Captioned web images
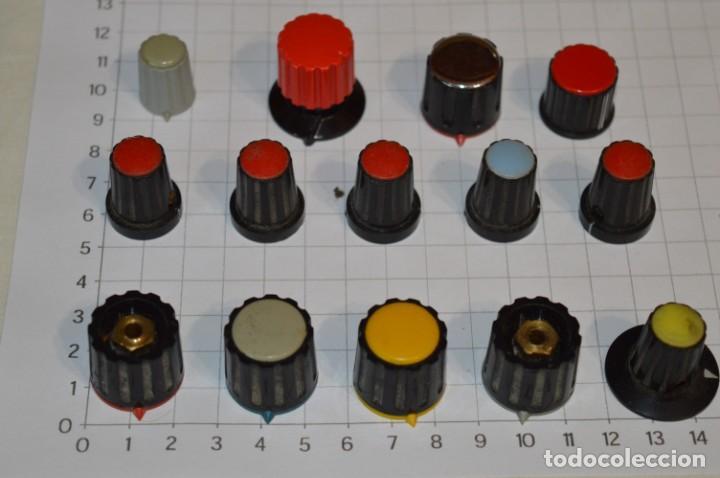 Radios antiguas: Lote BOTONES / BOTONERAS - Para RADIOS y EQUIPOS ANTIGUOS - Repuestos variados - ¡Mira! / Lote 05 - Foto 2 - 204197447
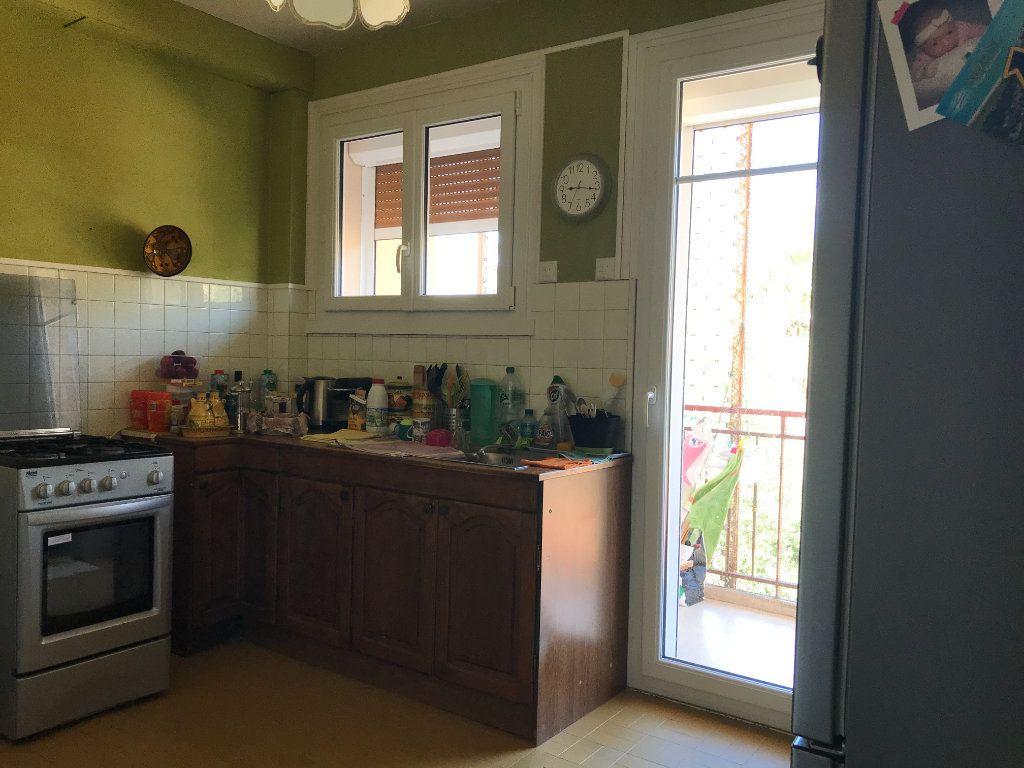 Appartement à louer 4 95.06m2 à Toulon vignette-5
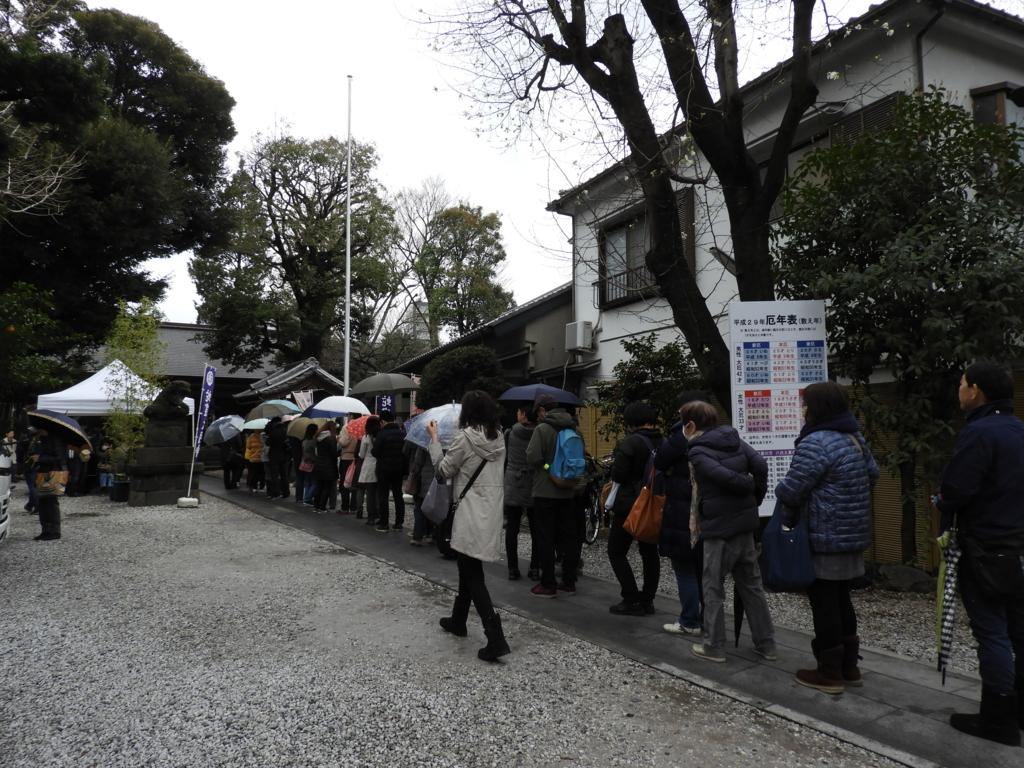 上神明天祖神社の参道。御朱印を求める行列ができている。
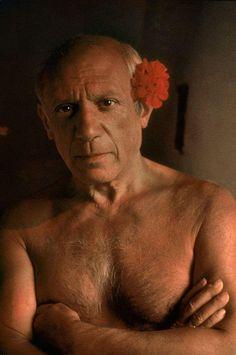 Foto de Gjon Mili Time & Life PicturesGetty Images. Pablo Picasso em Vallauris. França, 1949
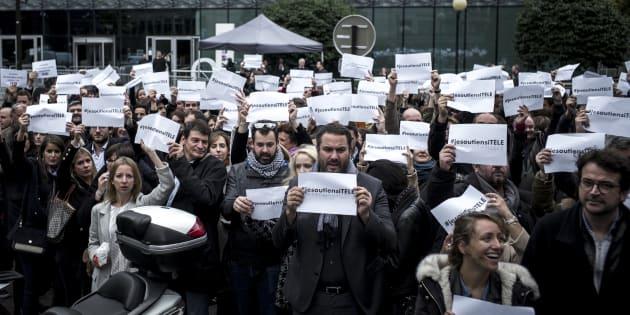 """Les salariés d'iTélé se sont réunis autour du slogan #jesoutiensitélé pour manifester leur mécontentement face à l'arrivée de Jean-Marc Morandini. La ministre de la culture a de son côté dénoncé une """"trumpisation"""" de l'information."""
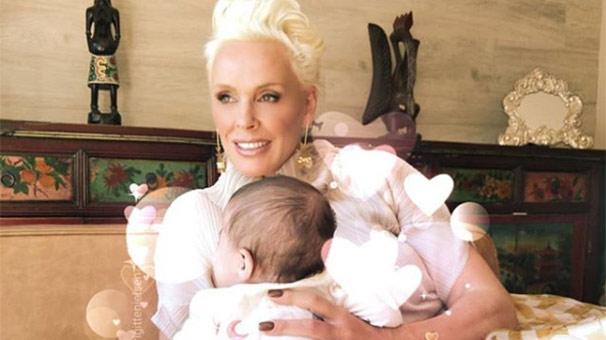 55'lik anne Brigitte Nielsen 4 aylık bebeğiyle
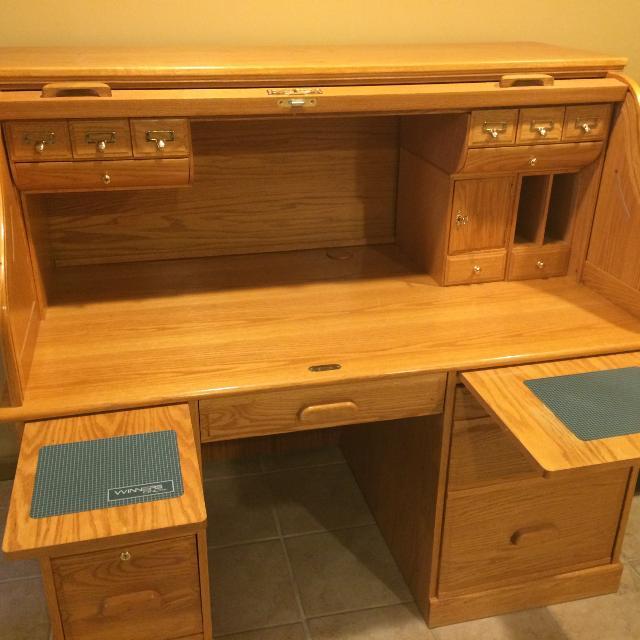 Best Winners Only Oak Roll Top Computer Desk- for sale in Bristol .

Problem details - Both ends included, copy word for word the lines from the top of the entries above through the line with "Foto de Gjon". No pictures.

Response -
 Radios antiguas: Lote BOTONES / BOTONERAS - Para RADIOS y EQUIPOS ANTIGUOS - Repuestos variados - ¡Mira! / Lote 05 - Foto 2 - 204197447
 Appartement à louer 4 95.06m2 à Toulon vignette-5
 上神明天祖神社の参道。御朱印を求める行列ができている。
 Foto de Gjon Mili Time & Life PicturesGetty Images. Pablo Picasso em Vallauris. França, 1949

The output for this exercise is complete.